In [20]:
from os import path
import numpy as np
import pandas as pd
from scipy.spatial.distance import pdist, squareform
from reconstruction_utils import run_kNeighbors, reorder_FA
from selfregulation.utils.utils import get_recent_dataset
from selfregulation.utils.result_utils import load_results, get_info
from selfregulation.utils.r_to_py_utils import psychFA

In [21]:
def k_nearest_close_reconstruction(results, drop_regex, num_available_measures=None,
                             pseudo_pop_size=60, n_reps=100, 
                             k_list=None, EFA_rotation='oblimin', 
                             metric='correlation',
                             verbose=True,
                             weightings = ['distance']):
    """
    Extension of k_nearest_reconstruction that uses a omnipotent "closeness" algorithm 
    to select a subset of variables
    """
    def run_EFA(data, c, rotation, orig_loading):
        fa, out = psychFA(data, c, rotate=EFA_rotation)
        loadings = pd.DataFrame(out['loadings'], index=data.columns)
        loadings = reorder_FA(orig_loadings, loadings)
        return loadings
    
    def get_closest(data, target, n_tasks=5, metric='correlation'):
        index = data.columns.get_loc(target)
        distances = squareform(pdist(data.T, metric=metric))
        sort_vars = data.columns[np.argsort(distances[index])]
        # get closest tasks until tasks are filled up
        tasks = set()
        for var in sort_vars:
            task, *_ = var.split('.')
            tasks.add(task)
            if len(tasks) == n_tasks:
                break
        # get variables from tasks
        neighbors = data.filter(regex='|'.join(tasks)).columns
        return neighbors
    c = results.EFA.results['num_factors']
    orig_loadings = results.EFA.get_loading(c, rotate=EFA_rotation)
    full_data = results.data
    drop_vars = list(full_data.filter(regex=drop_regex).columns)
    subset = full_data.drop(drop_vars, axis=1)
    full_loadings = run_EFA(subset, c, EFA_rotation, orig_loadings)
    if full_loadings is None:
        return
    var_reconstructions = pd.DataFrame()
    for var in drop_vars:
        # imagine we have a good estimate of one measure tomap is related to
        target = full_data.corr()[var].drop(drop_vars).idxmax()
        # get a neighborhood around that target
        available_vars = get_closest(full_loadings.T, target, n_tasks=num_available_measures,
                                    metric=metric)
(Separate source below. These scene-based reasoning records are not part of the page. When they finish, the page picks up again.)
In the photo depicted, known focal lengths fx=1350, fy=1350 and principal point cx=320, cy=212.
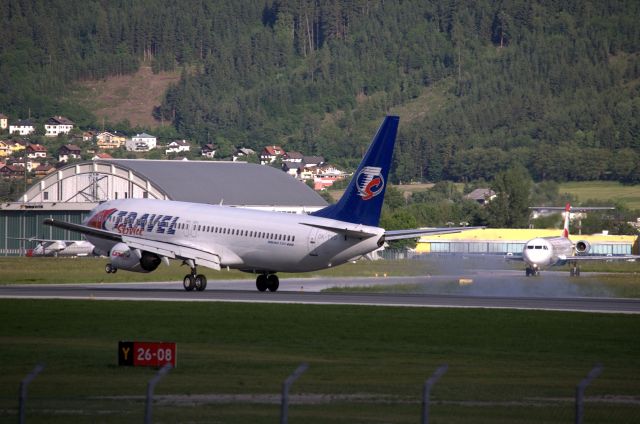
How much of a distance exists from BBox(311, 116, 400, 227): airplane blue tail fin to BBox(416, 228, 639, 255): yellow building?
67.5 metres

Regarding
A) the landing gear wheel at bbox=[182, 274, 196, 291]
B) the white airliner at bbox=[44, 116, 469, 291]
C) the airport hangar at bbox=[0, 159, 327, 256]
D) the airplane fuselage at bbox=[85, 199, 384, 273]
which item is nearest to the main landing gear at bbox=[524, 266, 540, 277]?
the white airliner at bbox=[44, 116, 469, 291]

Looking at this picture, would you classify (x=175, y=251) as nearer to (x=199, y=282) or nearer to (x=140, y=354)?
(x=199, y=282)

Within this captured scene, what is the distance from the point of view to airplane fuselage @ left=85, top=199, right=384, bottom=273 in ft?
213

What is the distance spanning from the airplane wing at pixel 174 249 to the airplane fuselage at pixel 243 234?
0.32 feet

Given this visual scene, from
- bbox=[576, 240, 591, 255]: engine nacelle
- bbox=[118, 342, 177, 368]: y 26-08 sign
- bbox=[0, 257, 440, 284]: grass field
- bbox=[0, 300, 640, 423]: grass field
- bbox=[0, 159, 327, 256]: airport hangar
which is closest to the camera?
bbox=[0, 300, 640, 423]: grass field

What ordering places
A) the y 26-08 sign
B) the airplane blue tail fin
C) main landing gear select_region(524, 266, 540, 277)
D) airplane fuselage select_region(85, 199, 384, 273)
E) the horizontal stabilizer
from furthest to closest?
main landing gear select_region(524, 266, 540, 277)
airplane fuselage select_region(85, 199, 384, 273)
the airplane blue tail fin
the horizontal stabilizer
the y 26-08 sign

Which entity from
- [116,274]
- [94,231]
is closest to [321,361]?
[94,231]

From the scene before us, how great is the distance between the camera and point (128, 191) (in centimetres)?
14188

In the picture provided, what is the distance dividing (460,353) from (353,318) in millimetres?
11360

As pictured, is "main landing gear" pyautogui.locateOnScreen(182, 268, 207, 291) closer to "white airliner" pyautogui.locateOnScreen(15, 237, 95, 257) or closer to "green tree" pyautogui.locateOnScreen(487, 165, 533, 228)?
"white airliner" pyautogui.locateOnScreen(15, 237, 95, 257)

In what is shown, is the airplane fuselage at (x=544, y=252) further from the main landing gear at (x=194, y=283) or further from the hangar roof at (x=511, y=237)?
the main landing gear at (x=194, y=283)

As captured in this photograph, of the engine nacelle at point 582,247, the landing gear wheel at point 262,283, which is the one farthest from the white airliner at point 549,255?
the landing gear wheel at point 262,283

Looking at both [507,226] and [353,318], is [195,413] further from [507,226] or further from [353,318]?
[507,226]

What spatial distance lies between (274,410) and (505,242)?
378ft
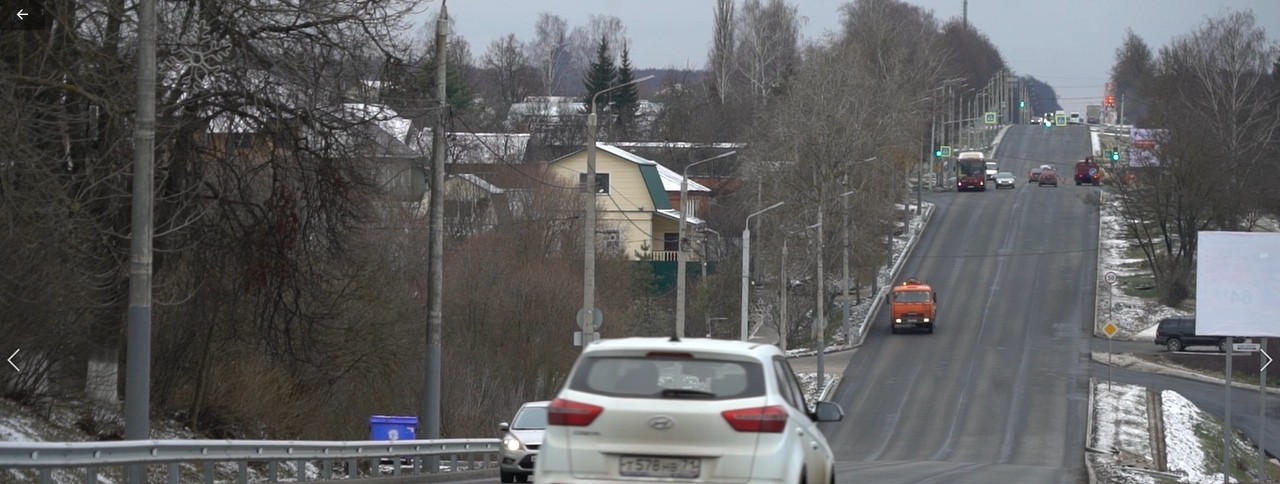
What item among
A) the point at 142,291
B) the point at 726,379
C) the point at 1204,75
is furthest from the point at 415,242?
the point at 1204,75

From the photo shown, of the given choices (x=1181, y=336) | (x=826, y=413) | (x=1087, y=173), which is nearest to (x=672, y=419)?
(x=826, y=413)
        # get dataset and loadings
        data = full_data.loc[:, set(available_vars) | set(drop_vars)]
        loadings = full_loadings.loc[available_vars,:]
        for rep in range(n_reps):
            random_subset = data.sample(pseudo_pop_size)
            distances = pd.DataFrame(squareform(pdist(random_subset.T, metric=metric)), 
                                     index=data.columns, 
                                     columns=data.columns).drop(drop_vars, axis=1)
            tmp_reconstruction = run_kNeighbors(distances, loadings, [var], weightings, 
                                                [min(loadings.shape[0], 13)])
            tmp_reconstruction['label'] = "closest_reconstruction"
            tmp_reconstruction['num_available_measures'] = num_available_measures
            tmp_reconstruction['rep'] = rep
            var_reconstructions = pd.concat([var_reconstructions, tmp_reconstruction])
    return var_reconstructions

In [22]:
EFA_rotation='oblimin'
dataset = get_recent_dataset()

results = load_results(dataset)['task']
output_dir = path.join(get_info('results_directory'),
                       'ontology_reconstruction', dataset, results.ID, EFA_rotation)
measure_list = np.unique([i.split('.')[0] for i in results.data.columns])

In [37]:
full_reconstruction = pd.DataFrame()
regex_list = ['^'+m for m in measure_list]
for num_available_measures in range(1,11):
    for pop_size in [30, 50, 100, 400]:
        for drop_regex in regex_list:
            var_reconstruction = k_nearest_close_reconstruction(results, drop_regex, num_available_measures, 
                                          pseudo_pop_size=pop_size, n_reps=50)
            if var_reconstruction is None:
                continue
            var_reconstruction['pop_size'] = pop_size
            full_reconstruction = pd.concat([full_reconstruction, var_reconstruction])
full_reconstruction = full_reconstruction.sort_values(by='var')
full_reconstruction.reset_index(drop=True, inplace=True)

In [41]:
# get reconstruction scores
loadings = results.EFA.get_loading()
loadings
scores = []
for i, row in full_reconstruction.iterrows():
    var = row['var']
    onto_embedding = loadings.loc[var]
    estimated_embedding = row[onto_embedding.index]
    score = np.corrcoef(list(estimated_embedding), 
                          list(onto_embedding))[0,1]
    scores.append(score)
full_reconstruction.loc[:, 'corr_score'] = scores

# of components not specified, using BIC determined #


In [42]:
summary = full_reconstruction.groupby(['var','pop_size','num_available_measures']).corr_score.agg([np.mean, np.std]).reset_index()
summary.to_pickle(path.join(output_dir, 'KNNRclosest_correlation_summary.pkl' ))